##### Given data

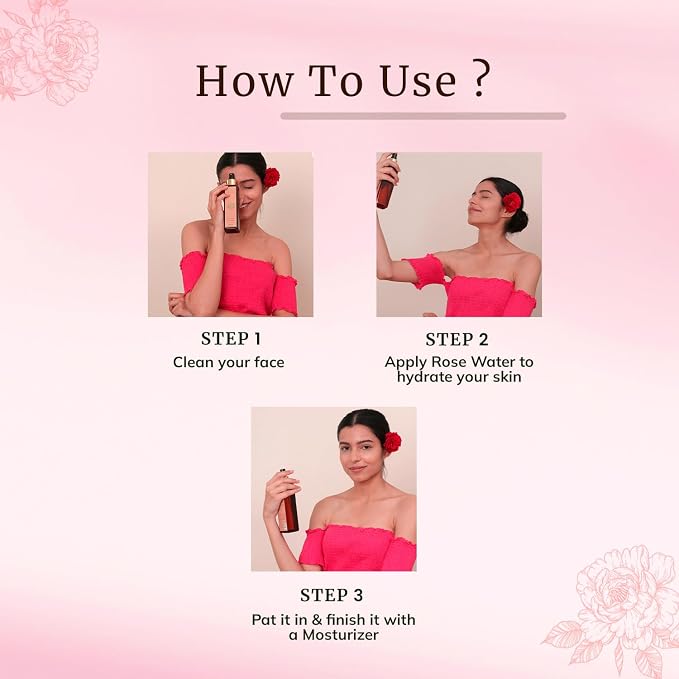 How To Use ?

STEP 1
Clean your face

STEP 2
Apply Rose Water to hydrate your skin

STEP 3
Pat it in & finish it with a Mosturizer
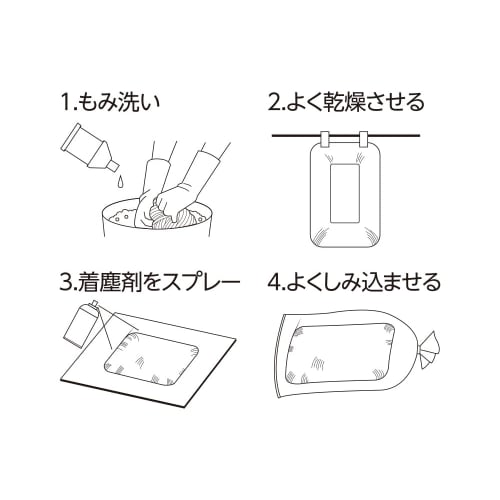 1.もみ洗い

2.よく乾燥させる

3.着塵剤をスプレー

4.よくしみ込ませる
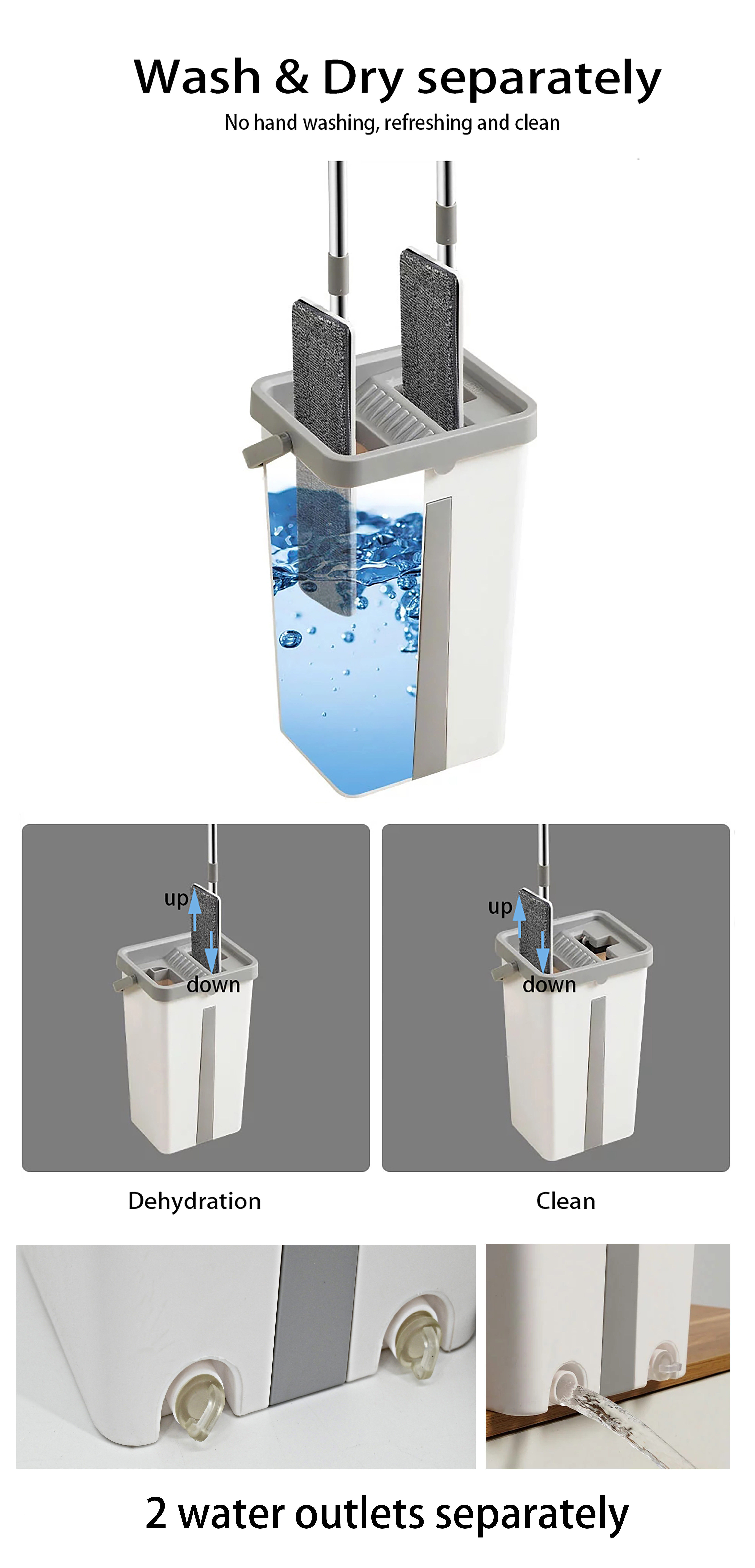 Wash & Dry separately

No hand washing, refreshing and clean

up

down

up

down

Dehydration

Clean

2 water outlets separately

##########

*Requirement:* Tally every line in the listing that holds "your" and answer with the total only.

*The answer:* 2